* [TEXT]
Her and her husband had what is described to me today as an idyllic union outside of this prior to their deaths, however. Whereas polygamy existed in both the Shadare and the Bluejack families, and despite the rancour that his marriage to her had ignited, Chief Shadare never took a second wife or had illegitimate children — as was fairly common in his day. When she had a stroke in the years before he died, the chief was so devoted to his spouse that he is said to have personally cared for her in addition to a full work schedule — even though there were domestics in their household at the time that could have done so for him. When he passed away, my grandmother felt his loss greatly. In many ways, she never recovered from it.
Their five children would in turn themselves go on to have thirteen children amongst themselves in the succeeding generation.
Conclusion
In The Lion King, Mufasa explained to his son Simba that all of the animals in their kingdom were connected to each other in a spiritual interplay that he described as “the Circle of Life” — those of its monarchs that preceded Mufasa, and those that would eventually succeed Simba himself, were also bound up in this interplay — and it was because of it that he knew what the future had in store for his son and the kingdom that was theirs to rule.
A lot has happened to me since I first watched this film all those years ago — some good, some not so good…I have struggled with the darkness of this world, and I have struggled with the darkness within myself…Still, what I will always appreciate about it is that it reduced a thoroughly honourable humanist ethos into the fabric of a child’s cartoon, all while also showing a romanticized Africa that will always colour how I see the continent that my family has called home for millennia.
The story of my grandparents, when looked at through the prism of what this film espouses, really weren’t so different. They were indeed from different tribes — tribes that had experienced Nigeria in different ways — but ultimately, this wasn’t enough to negate the basic fact that they were both human beings that loved each other. If I have learned anything from them, it is the importance of that.

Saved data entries
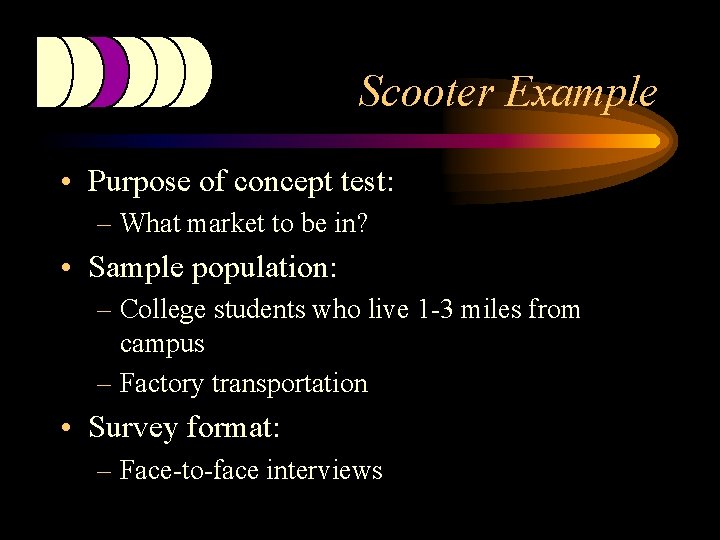 Scooter Example

• Purpose of concept test:
  – What market to be in?
• Sample population:
  – College students who live 1-3 miles from campus
  – Factory transportation
• Survey format:
  – Face-to-face interviews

* [PARTS OF THE EXERCISE]
- A) Return the passage of the essay on the grandparents between "A lot has happened" and "importance of that.", inclusive.
- B) According to the essay on the grandparents, how many children did the couple's five children have among themselves in the next generation?
- C) Extend the essay on the grandparents, picking up after its final sentence.

* [ANSWERS PER TASK]
- A)
A lot has happened to me since I first watched this film all those years ago — some good, some not so good…I have struggled with the darkness of this world, and I have struggled with the darkness within myself…Still, what I will always appreciate about it is that it reduced a thoroughly honourable humanist ethos into the fabric of a child’s cartoon, all while also showing a romanticized Africa that will always colour how I see the continent that my family has called home for millennia.
The story of my grandparents, when looked at through the prism of what this film espouses, really weren’t so different. They were indeed from different tribes — tribes that had experienced Nigeria in different ways — but ultimately, this wasn’t enough to negate the basic fact that they were both human beings that loved each other. If I have learned anything from them, it is the importance of that.

- B) Thirteen.

- C)
And so, as I approach my fortieth year on this Earth — single, but open to not being so — I commit to living up to the example that they left behind… Love covers a multitude of our sins, but breaking faith with it is a sin that is beyond all atonement. May the gods of my beloved Africa make it so that I never forget that that is so.

“The Lion and the Manilla.”
The heraldic symbols of the Fubara Manilla Pepple chieftaincy family of Bonny, Rivers State, Nigeria.
● The Lion King, released in 1994, an animated film that is commonly regarded as one of the finest ever made. It was a highlight of the era now known as “the Disney Renaissance”.
● Senior wife, a Nigerian English term, used to denote the principal spouse that a man has polygamously married. In other parts of Africa, a synonym for it is ‘Great wife’.
● The Ado-Akures, fl. 1440-present, a Yoruba sub-ethnic group — a branch of the wider Akure community — that claims an ancestral origin in Benin City.
● The House of Iralepo, r. ca. 1150-present, a Yoruba royal dynasty that has ruled the Nigerian traditional state known as Isinkan since the 12th century. My great-grandmother, Janet Jokotade, was a member of its Adejuyigbe branch.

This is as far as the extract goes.